-- Provided data --
******************************

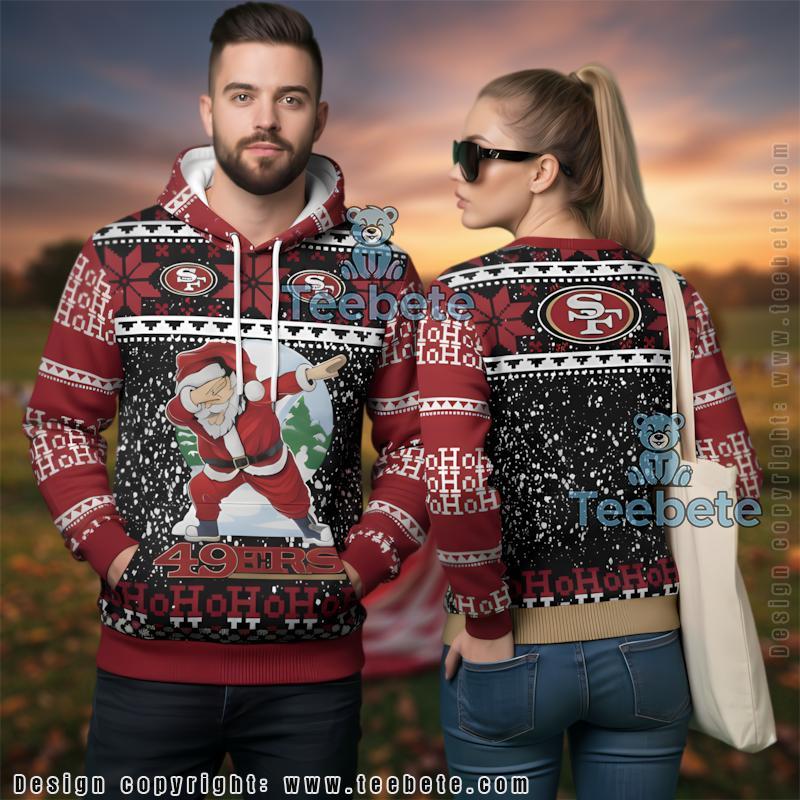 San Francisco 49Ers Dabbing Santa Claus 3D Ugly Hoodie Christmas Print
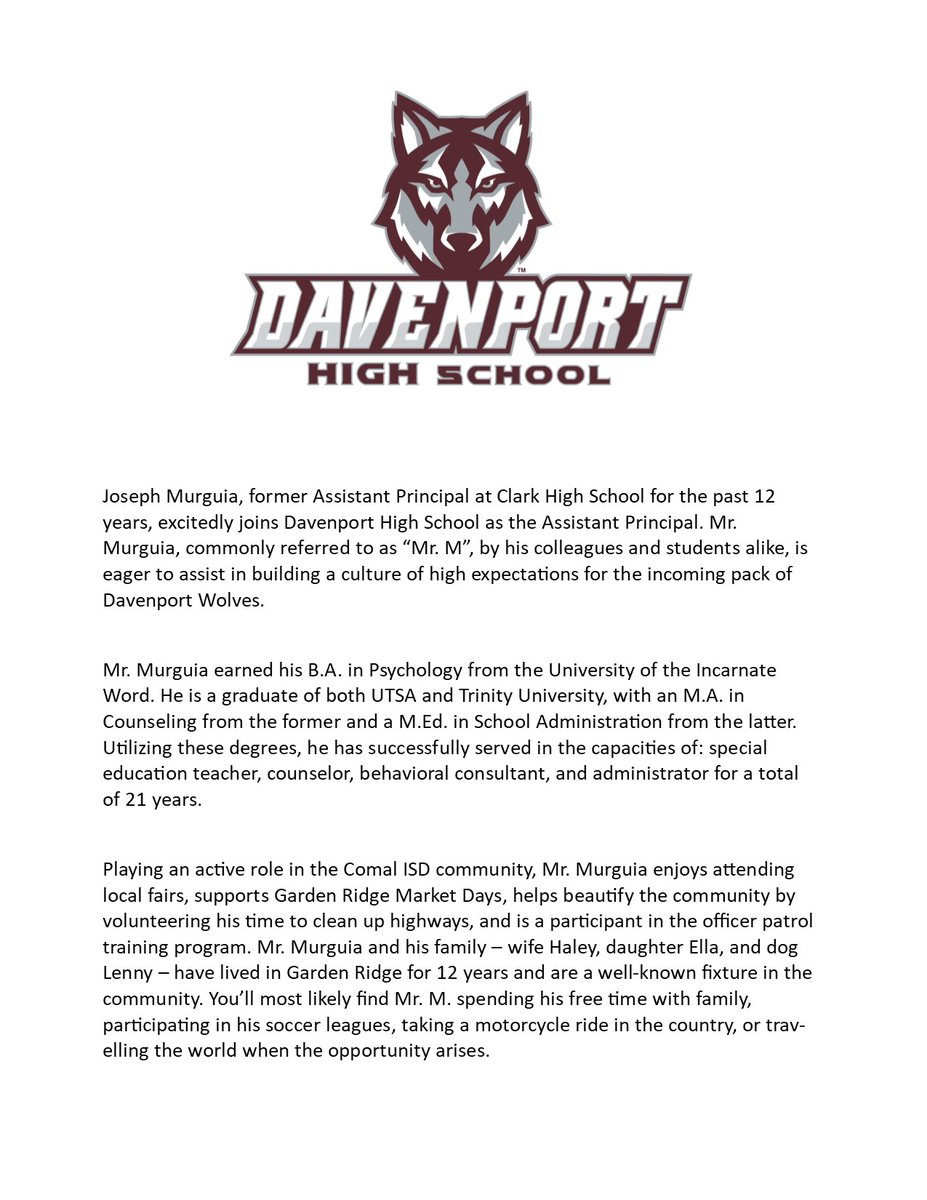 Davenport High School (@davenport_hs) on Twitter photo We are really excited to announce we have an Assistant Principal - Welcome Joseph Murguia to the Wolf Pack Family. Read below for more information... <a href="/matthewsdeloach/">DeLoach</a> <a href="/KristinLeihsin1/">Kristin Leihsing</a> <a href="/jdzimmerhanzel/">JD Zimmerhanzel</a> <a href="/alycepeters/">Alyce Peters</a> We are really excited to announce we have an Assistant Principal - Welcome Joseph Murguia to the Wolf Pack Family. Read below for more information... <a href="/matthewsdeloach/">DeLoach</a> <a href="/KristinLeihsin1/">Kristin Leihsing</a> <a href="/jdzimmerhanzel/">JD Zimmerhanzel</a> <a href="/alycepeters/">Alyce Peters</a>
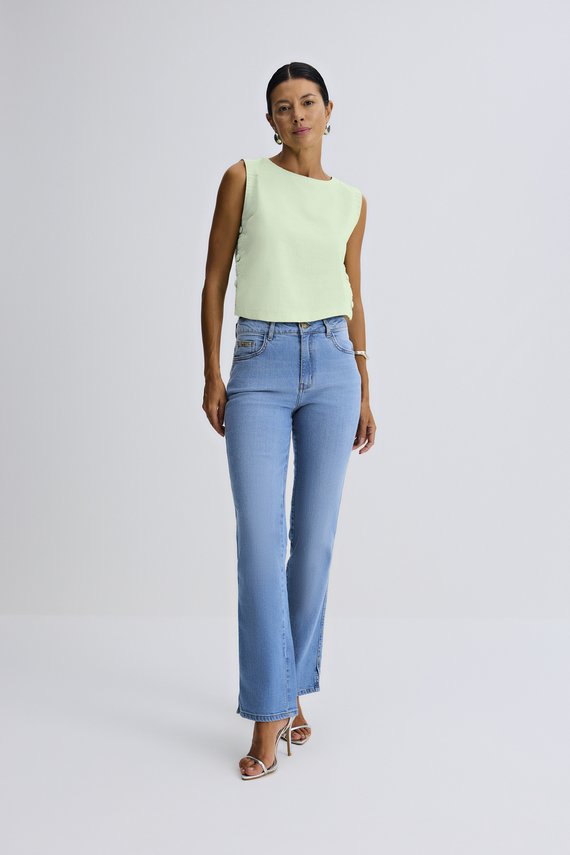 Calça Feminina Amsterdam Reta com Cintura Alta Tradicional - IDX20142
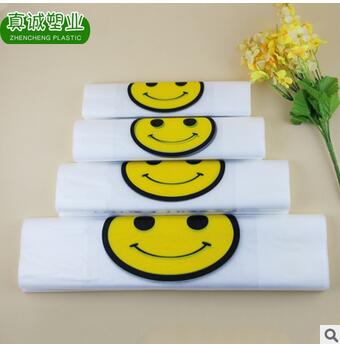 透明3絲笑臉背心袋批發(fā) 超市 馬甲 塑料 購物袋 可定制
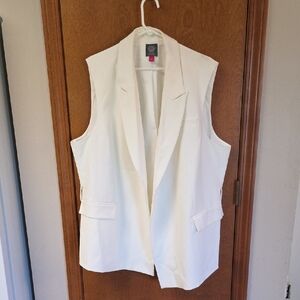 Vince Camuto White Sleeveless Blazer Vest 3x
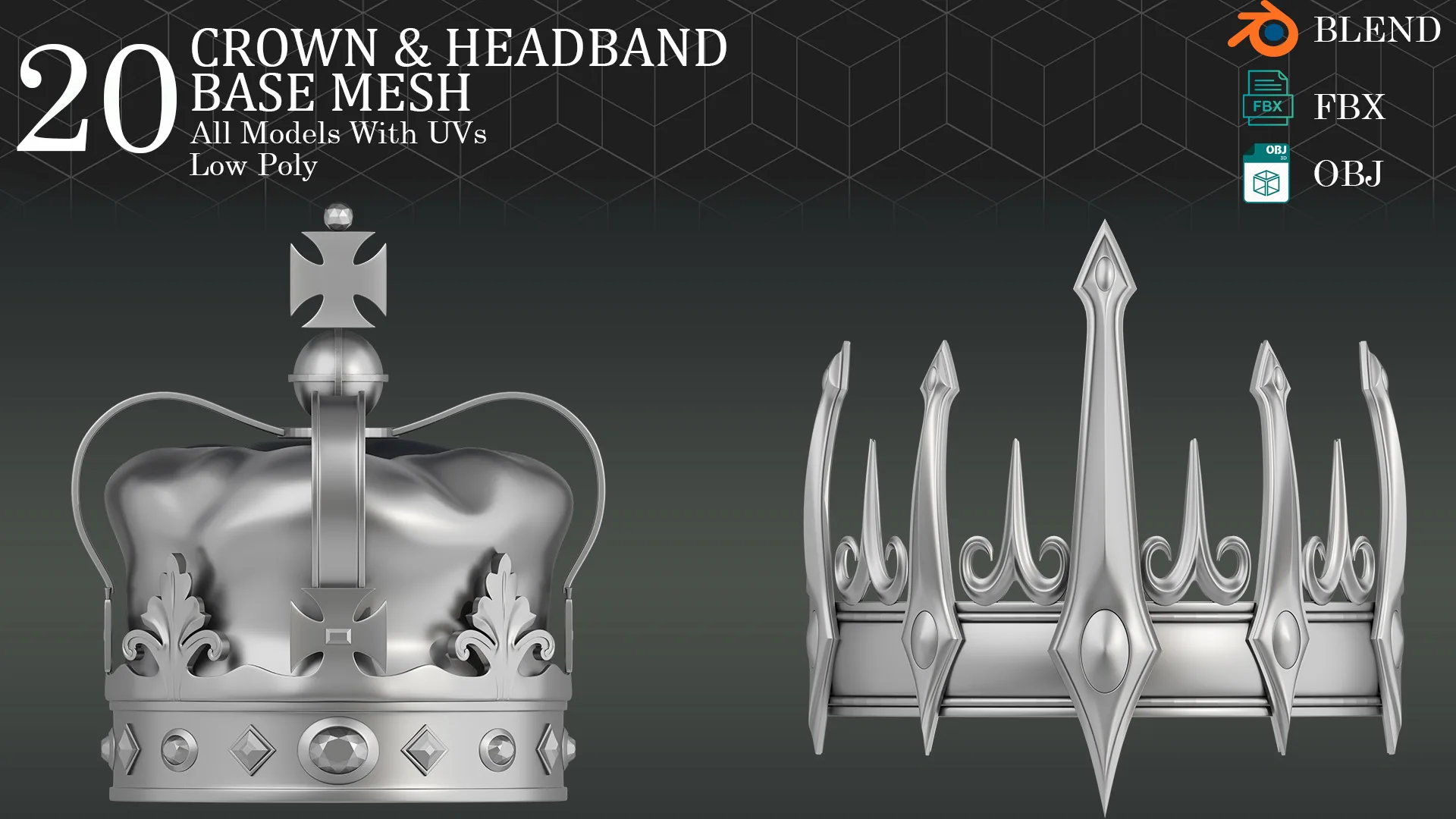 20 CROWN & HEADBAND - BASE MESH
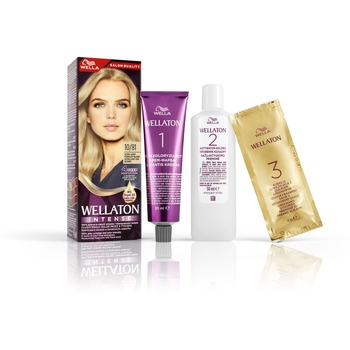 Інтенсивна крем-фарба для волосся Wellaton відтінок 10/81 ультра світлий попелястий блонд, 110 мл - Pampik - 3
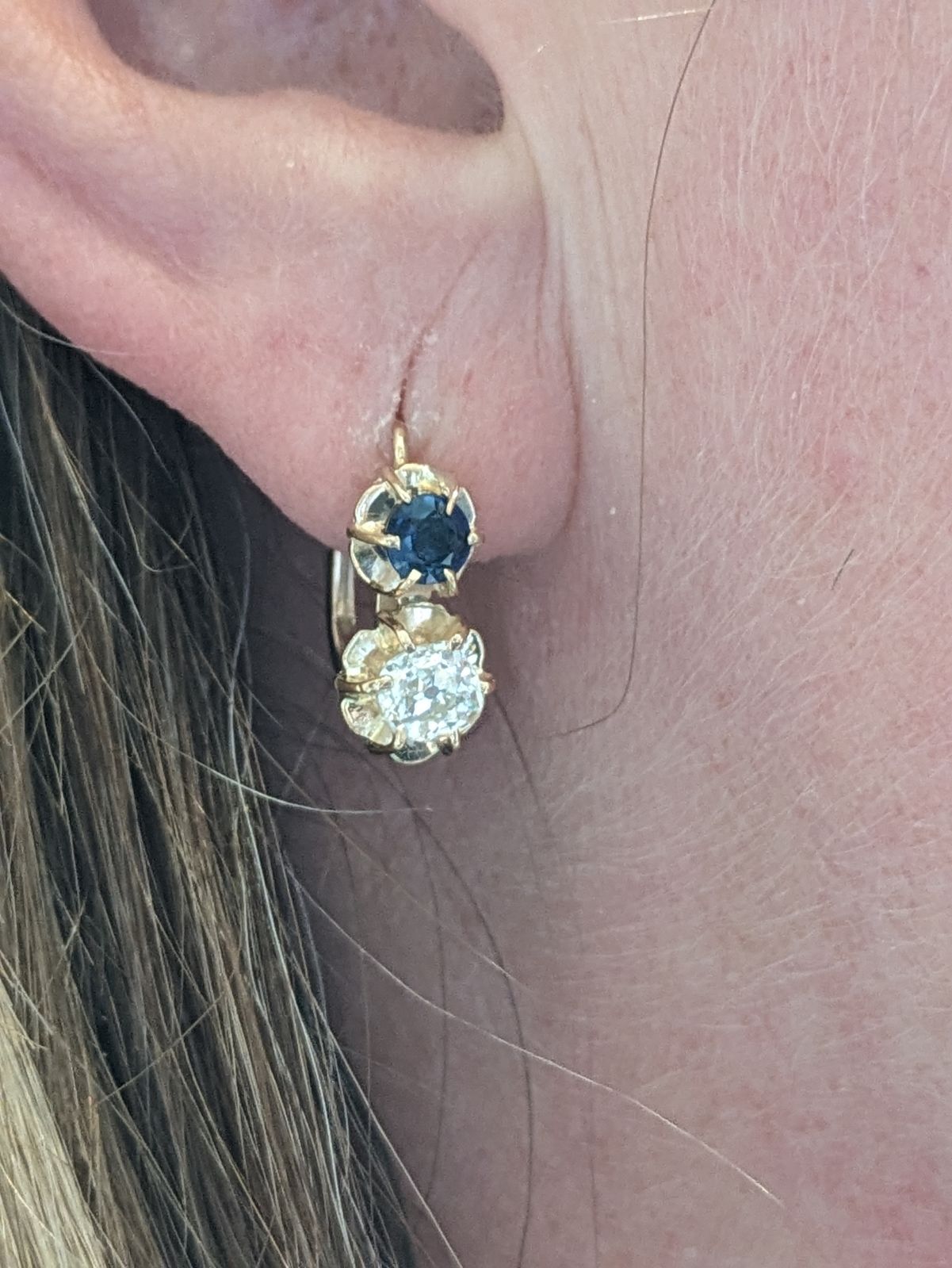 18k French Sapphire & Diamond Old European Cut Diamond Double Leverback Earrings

******************************

-- Task to carry out --
Restate the listing above word for word, and skip the pictures.

-- Reply to the task --
 San Francisco 49Ers Dabbing Santa Claus 3D Ugly Hoodie Christmas Print
 Davenport High School (@davenport_hs) on Twitter photo We are really excited to announce we have an Assistant Principal - Welcome Joseph Murguia to the Wolf Pack Family. Read below for more information... <a href="/matthewsdeloach/">DeLoach</a> <a href="/KristinLeihsin1/">Kristin Leihsing</a> <a href="/jdzimmerhanzel/">JD Zimmerhanzel</a> <a href="/alycepeters/">Alyce Peters</a> We are really excited to announce we have an Assistant Principal - Welcome Joseph Murguia to the Wolf Pack Family. Read below for more information... <a href="/matthewsdeloach/">DeLoach</a> <a href="/KristinLeihsin1/">Kristin Leihsing</a> <a href="/jdzimmerhanzel/">JD Zimmerhanzel</a> <a href="/alycepeters/">Alyce Peters</a>
 Calça Feminina Amsterdam Reta com Cintura Alta Tradicional - IDX20142
 透明3絲笑臉背心袋批發(fā) 超市 馬甲 塑料 購物袋 可定制
 Vince Camuto White Sleeveless Blazer Vest 3x
 20 CROWN & HEADBAND - BASE MESH
 Інтенсивна крем-фарба для волосся Wellaton відтінок 10/81 ультра світлий попелястий блонд, 110 мл - Pampik - 3
 18k French Sapphire & Diamond Old European Cut Diamond Double Leverback Earrings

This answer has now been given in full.